=== Texto da página ===
Alfonso Reyes cultivou laços de amizade com a elite cultural do país enquanto foi embaixador no Rio nos anos 30

Obra revela um brasileiro sob mexicano

DA REPORTAGEM LOCAL

Se as borrachas do tempo e da ignorância deixaram quase invisível no Brasil a idéia de que o mexicano Alfonso Reyes foi "o grande estilista da língua espanhola", no dizer de Jorge Luis Borges, ou um dos maiores intelectuais da história latino-americana, como sustenta Carlos Fuentes, apagado mesmo ficou o fato de que viveu por sete anos, e apaixonadamente, no mesmo Brasil.
Diplomata, além de poeta, romancista, contista, ensaísta e por aí afora, o senhor rechonchudo da cidade de Monterrey foi embaixador do México no Rio de Janeiro de 1930 a 1936, com mais um ano brasileiro em 1938.
A experiência brasileira de Reyes agora ressurge nas livrarias daqui em grande estilo. Depois de sair nos Estados Unidos e no México, está sendo lançado no Brasil o livro "Alfonso Reyes e o Brasil -°Um Mexicano entre os Cariocas", de Fred P. Ellison.
Professor emérito da Universidade do Texas, o brasilianista e estudioso da América Latina vem pesquisando a passagem de Reyes pelos nossos trópicos desde os anos 70. Escarafunchando pelos arquivos do intelectual mexicano e pelos 24 volumes de suas "Obras Completas", Ellison descobriu que Reyes não "apenas" escreveu em terras cariocas 35 poemas de diversos tipos, 50 crônicas ou outros ensaios e oito ou dez contos de temas brasileiros. No Brasil, ficaram laços profundos de amizade -e de mediação intelectual- com uma respeitável elite cultural brasileira.
Homenageado por Manuel Bandeira no célebre poema "Rondó dos Cavalinhos" (que começa com "Os cavalinhos correndo,/ E nós, cavalões, comendo..." para chegar a "Alfonso Reyes partindo,/ E tanta gente ficando"), o escritor do importante "Os Romances do Rio de Janeiro" (sem tradução em nossas prateleiras) também teve importante bate-bola intelectual-afetivo com nomes como Cecília Meirelles e Di Cavalcanti.
Com a primeira, por exemplo, que o tinha como mentor, chegou a formular projetos conjuntos como o de uma biblioteca infantil latino-americana; com o segundo, manteve boa correspondência.
===
O que se espera ->
Transcreva fielmente o trecho do texto sobre Alfonso Reyes no Brasil que começa em "Obra revela um" e termina em "Fred P. Ellison.". O material apresentado a seguir não intervém nesta atividade.
=== Dados disponíveis ===
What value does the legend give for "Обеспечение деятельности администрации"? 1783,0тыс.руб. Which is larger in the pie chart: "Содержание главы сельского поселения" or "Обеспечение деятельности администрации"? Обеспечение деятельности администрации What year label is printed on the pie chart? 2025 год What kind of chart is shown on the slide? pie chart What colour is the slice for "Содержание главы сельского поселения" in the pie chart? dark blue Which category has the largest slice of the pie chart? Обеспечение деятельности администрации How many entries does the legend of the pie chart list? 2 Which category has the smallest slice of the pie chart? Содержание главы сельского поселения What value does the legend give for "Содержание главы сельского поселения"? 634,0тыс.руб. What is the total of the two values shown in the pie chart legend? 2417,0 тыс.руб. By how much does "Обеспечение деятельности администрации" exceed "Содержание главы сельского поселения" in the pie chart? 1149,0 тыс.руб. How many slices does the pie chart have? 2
===
Espaço para resposta ->
Obra revela um brasileiro sob mexicano

DA REPORTAGEM LOCAL

Se as borrachas do tempo e da ignorância deixaram quase invisível no Brasil a idéia de que o mexicano Alfonso Reyes foi "o grande estilista da língua espanhola", no dizer de Jorge Luis Borges, ou um dos maiores intelectuais da história latino-americana, como sustenta Carlos Fuentes, apagado mesmo ficou o fato de que viveu por sete anos, e apaixonadamente, no mesmo Brasil.
Diplomata, além de poeta, romancista, contista, ensaísta e por aí afora, o senhor rechonchudo da cidade de Monterrey foi embaixador do México no Rio de Janeiro de 1930 a 1936, com mais um ano brasileiro em 1938.
A experiência brasileira de Reyes agora ressurge nas livrarias daqui em grande estilo. Depois de sair nos Estados Unidos e no México, está sendo lançado no Brasil o livro "Alfonso Reyes e o Brasil -°Um Mexicano entre os Cariocas", de Fred P. Ellison.